“We’ve lived all over the world. She’s the best dentist I’ve ever had.”
“All the ex-pat’s adore her.”
The profession of dentistry spends a lot of money to overcome its close association with oral agony. Just the hint of a high-speed drill in a movie makes grown men crush the armrests of their seats. To overcome this problem, dentists have been working hard on their re-branding themselves. Maybe you’ve seen the ads that announce Pain-Free and Kid-approved under the grinning face of the dentist: A.k.a. “Dr. Giggles”. (Note to the Dental Community: Your money would be better spent on good magazines. The ads aren’t convincing anyone who still gets cavities.)
Yet people seem to adore Dr. Poonam Batra. So with modest expectations I made my appointment and by the time I walked out less than an hour later, I had been treated to a short-course on India.
Finding her office was like a morning spent geo-caching. The streets in her cluttered neighborhood are either unmarked or the signs were hidden because of the stalled school bus. The map on the back of her business card looked as if it had been drawn by her young nephew on his Ipad. Only after three stops to ask for directions, we found her address.
It was a waste of time to look for a respectable dental office complex. That’s not the way it is done here. The second floor of the four story joint-family building consists of Dr. Batra’s practice. First floor is for her husband’s parents. Number three is shared by her husband and her. And the top floor is for their son and his new wife. They are called “joint-family homes” and can easily include another brother with his family or an uncle or aunt as well. In America we treat this as a rarity and a consequence of a sour economy. In India it is a badge that you’re doing your part to sustain the Indian devotion to family. By the way, even in the age of Bollywood and love marriages as opposed to arranged marriages, the number of these joint family homes is increasing. And whatever the street outside your house looks like, it is of little concern. Only the inside of your home is what counts.
Once inside the dental office, it is reassuring in its familiarity. Nervous children. Distracted mothers. The piped-in music consists of Broadway show tunes–iconic music hinting of New York sophistication. No Car and Driver or Popular Science, though. The magazines are definitely tilted toward the feminine gender and primarily haute couture. Like Femina, Women’s Era, and Elle. The only exceptions are those dedicated to high brow design tastes like the splashy Prismma or Architecture + Design. They all shout “We’re the new India; We’ve got exceptional taste…and we can afford it.”

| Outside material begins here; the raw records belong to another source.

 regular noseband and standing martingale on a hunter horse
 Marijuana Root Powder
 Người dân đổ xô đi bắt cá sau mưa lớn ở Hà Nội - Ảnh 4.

The guy behind the desk who welcomes patients actually shouted out a different message. He was deferential to me, but when the hovering janitor didn’t get his tea to him at the right time, he barked like a beagle. The Dutch lady near me jumped like she’d been stung. I could read her rolled eyes: “What poor manners!” Not in his mind. He was signaling to the janitor and to us that he wasn’t at the bottom of the food chain. He was in charge of this office!

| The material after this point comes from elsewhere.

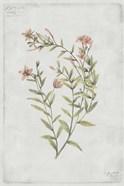 Botanical V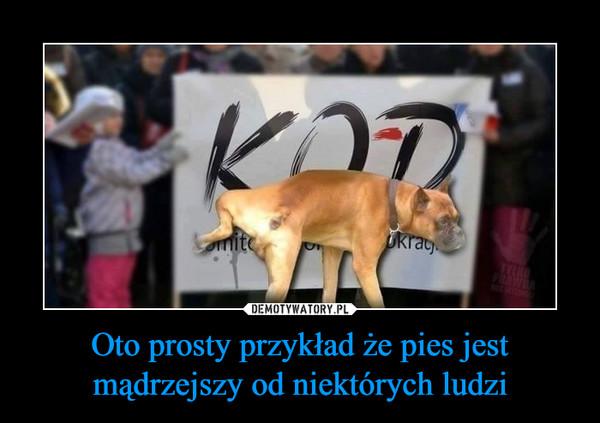 Oto prosty przykład że pies jest mądrzejszy od niektórych ludzi –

That was until Dr. Batram entered the room like a returning queen. She scolded her office manager with a scowl. She didn’t need words. The beagle had been beaten. That task out of the way, she deftly made a circuit of all her waiting patients. “So very, very good to see you…I was hoping you’d come back soon!…What a remarkable pleasure to meet you.”
I wanted to believe her, but old dental memories die slowly. She invited me to follow her with a deferential, “I think we’re ready for you Mr. Oswald. May I show you to our updated exam room? I hope you will very much like it.” Suddenly I wasn’t missing the breezy, first name California banter that I’ve come to expect from my old dentist: “Hi, Phil! I’m Wally. How’s life treating you, man?”
And I really wasn’t prepared for the waiting huddle in my exam room. At the top of the pyramid was the good doctor. Below her in status was a young dentist-in-training. Bollywood make-up under the goggles and mask. Her trademark white lab coat couldn’t hide her very fashionable scarlet silk curta and matching 3” heels. It made back hurt.
Then there’s the guy whose job generally matches that of a dental assistant in other countries. He was the middle manager. The doctor didn’t speak in sentences to him, just clipped syllables.
After him came the guy whose whole assignment in life was to move the lamp over the patient’s head when Dr. Batra tells him: “Up, down, over!” That’s it. Destined to fulfill very small assignments for miserly pay isn’t uncommon in India. At the Hilton hotel just this morning, I was assisted by a restroom attendant whose job description must lead off with: “Reach over, turn on faucet for patron to wash his hands.” Besides being a little creepy, its also sad to think that here’s a guy who’s easily your intellectual equal living out his days twisting faucets for well-fed men who actually could use all the exercise they can get. And doing it all day for the cost of your tea.
And last, the young female stenographer whose job it was to make written records in my chart for the doctor’s observations. It was watching the outlawed caste system still at work.
The cleaning, exam, and overhaul were exactly as promised. Not only did Dr. Batra live up to her press with gentleness and precision, even her dental equipment would win Best of Show at any dental convention. It was all so painless even down to the bill: $21.00. Would you like her number?